The fatigue was apparent in the dismissals of two of their most important players. Hashim Amla kept poking at deliveries wide outside the off stump. But his feet weren’t moving at the usual lightning speed. The bat wasn’t coming down with the same rapier-like flourish. One of the most mentally strong cricketers in the world played one of the doziest shots as he cut Jeetan Patel tamely into to the hands of slip. Four overs later, the offspinner had JP Duminy bowled while shouldering arms and South Africa were 50 for 4 – and 125 runs behind. It began looking like ten times that number when Matt Henry had Temba Bavuma caught behind off the second ball of his second spell.

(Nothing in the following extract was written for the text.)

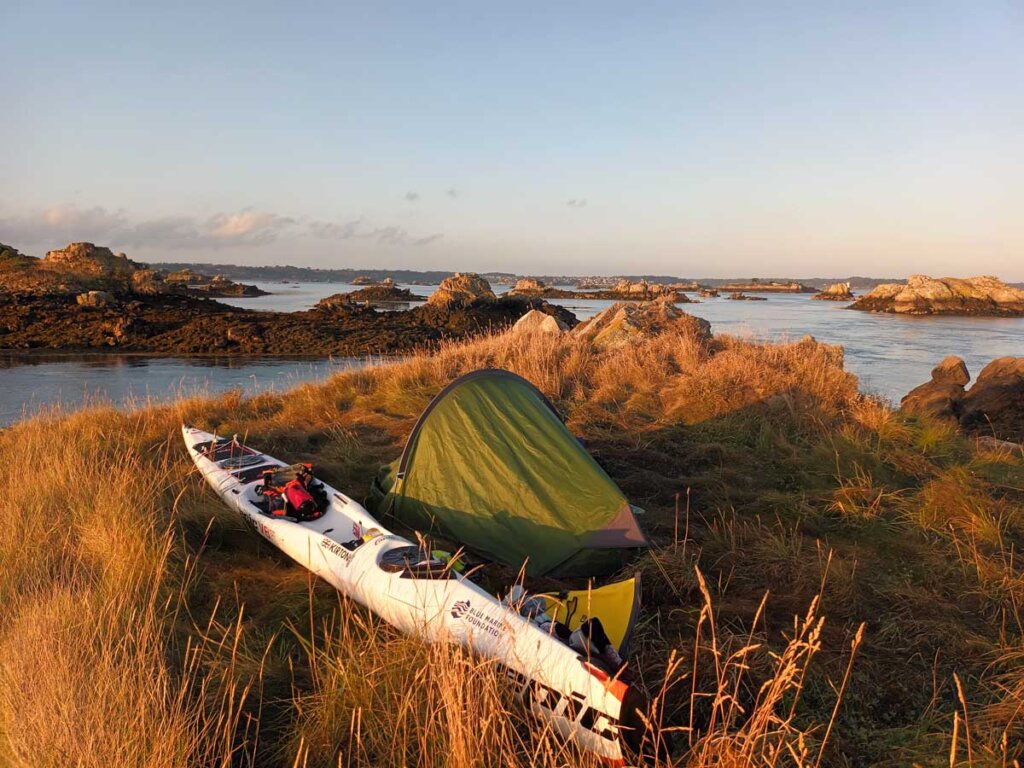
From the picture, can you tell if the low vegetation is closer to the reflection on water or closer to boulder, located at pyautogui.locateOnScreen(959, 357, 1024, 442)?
boulder, located at pyautogui.locateOnScreen(959, 357, 1024, 442)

Faf du Plessis – the majority shareholder of Blockathon Inc. – and Quinton de Kock – suspected Gilchrist clone – were the survivors of a day South Africa would only want to remember if they summon their superpower to draw Tests out of nowhere.
It is going to be difficult though. The pitch has begun to take sharp turn. There were footmarks outside both the right-hander and the left-hander’s off stumps. And though it was the fourth day, there was still seam movement for the fast bowlers. Challenges that players at the peak of their ability would find difficult, let alone a set who had just spent the equivalent of two full days chasing leather.
It is at a time like this that you don’t want silly dismissals. It is at a time like this that irony cannot resist butting in. And South Africa lost their other opener Theunis de Bruyn – a man who has played the majority of his professional career as a middle order batsman – to a run-out borne of a ghastly misunderstanding.
It was the 12th over and Amla defended the ball to mid-off solidly. But the minute he did so, he began haring down the pitch, not noticing that his partner had already turned his back. By the time de Bruyn cottoned on to what was happening, he was wrapped up in a collision with Amla. There was nothing he could do but stand in the middle of the pitch and stare helplessly as Kane Williamson’s throw was gathered at the wicketkeeper’s end and the stumps were broken.
The final session, when New Zealand simply ran amok, was set up by the first two, when New Zealand could be best described as glacial.
The day began with their making only 76 runs in 206 deliveries. The plan clearly was to keep wickets in hand so they could kick on after lunch. Half an hour to the break though, their key man, Williamson, was bounced out by Morne Morkel after making 176. And off the last ball of the session, they lost Mitchell Santner for 41 off 151 balls.
South Africa would have been pleased with their morning’s work. Their bowlers – despite the miles in their legs – were still able to keep tight lines and lengths. Santner’s presence at the crease – and his propensity to be unsettled by short balls – also helped as he took his time to work through his troubles.There were only seven boundaries in the session – only three in the first hour of play when New Zealand nudged their overnight score by 32 runs in 17 overs.
A team that needed a win to level the series batting as if they were in the nets seemed bizarre, but Williamson knew the effect it would have on the South Africans. He also knew he had de Grandhomme down the order to biff a few when needed. And finally, if everything went to plan, his spinners would have a well worn pitch to exploit.
It was all reminiscent of New Zealand’s unexpectedly brilliant run in the World T20 in 2016. They couldn’t take the trophy then, but if they can hold their disciplines for one more day – and rain stays away – a prize equally as coveted could be theirs – victory over a team they haven’t beaten for 13 years.